In the legislature I will advocate to restore the cuts made to the critical services that our most vulnerable depend on to live a dignified life.
public education, higher education, and & trade School
Investment in our public education is an investment in our future. We when value education and provide adequate funding to our schools it can improve the chances of better paying jobs and infrastructure and the success rate of those considered most at-risk, We must invest to provide a more safe, nurturing environment that promotes the physical, social, emotional and cognitive development of young children.
To improve our education system we should look to smaller class sizes; more parental involvement; up-to-date textbooks and technology; early childhood education; better teacher preparation, mentoring, and evaluation. These solutions put children, not profits, at the center of school improvement.
I do not support the use of tax-payer money funding charter schools. Charter schools have a dismal record, drain funds from our already underfunded public education and are susceptible to fraud and misuse of public funds. A 2009 study from Stanford University’s Center for Research on Education Outcomes found that nationally: • Almost half of charter schools (46%) were no better than neighboring public schools. • Over a third (37%) were significantly worse. • Only 17% were better than the local public schools. This is true even though many charters weed out the hardest-to-teach student.
Higher Education has become less and less attainable which is why I hope you'll support reauthorizing the Six Mill Levy. This is not a tax increase- only a continuation of an existing tax which go directly to fund colleges and universities. The average cost of the 6-mill levy on a $200,000 home is $24 annually. Montana students are paying 60% of tuition costs out-of-pocket, more than double a generation ago. Without the levy, tuition could rise by 18%, making college unaffordable for many Montana students and families. We must be able to look at all options allowing high school grads more accessibility to continuing education.

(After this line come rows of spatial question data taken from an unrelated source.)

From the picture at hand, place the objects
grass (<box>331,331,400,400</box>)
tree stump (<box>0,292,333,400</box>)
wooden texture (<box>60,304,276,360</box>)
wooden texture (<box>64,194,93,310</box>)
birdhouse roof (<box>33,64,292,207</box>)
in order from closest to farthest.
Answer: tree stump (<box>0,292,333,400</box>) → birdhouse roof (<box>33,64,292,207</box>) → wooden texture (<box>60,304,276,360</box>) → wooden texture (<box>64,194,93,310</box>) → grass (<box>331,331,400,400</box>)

Another important trend to keep in mind is the rise in enrollments to Trade Schools which can also be attributed back to the increasingly high costs associated with a college education, as well as other drawbacks. The demand for these jobs are also on the rise.
AFFORDABLE HOUSING and renters
We are facing huge problems today--rising rents, stagnant wages, and landlord-tenant relationship drifting further apart each day. When some folks are spending 50-70% of their income towards rent, that's a problem. Workers making minimum wage cannot afford rent. People in Montana need to make $16.13 to pay rent on a two-bedroom place, according to the National Low Income Housing Coalition’s 2018 Out of Reach report. That’s almost double Montana’s minimum wage and about $4 more than what the state’s average renters make
Home is the foundation of a family’s health and financial security. A child’s academic and future success is at risk when households are burdened by unaffordable rent costs leaving little left over to pay for food, transportation, and health care. People are finding themselves one financial setback from losing their homes...Expanding rental assistance to all eligible families would add $110 million in new consumer spending for local economies and housing the homeless is less expensive than having them cycle between shelters, hospitals, and other emergency facilities.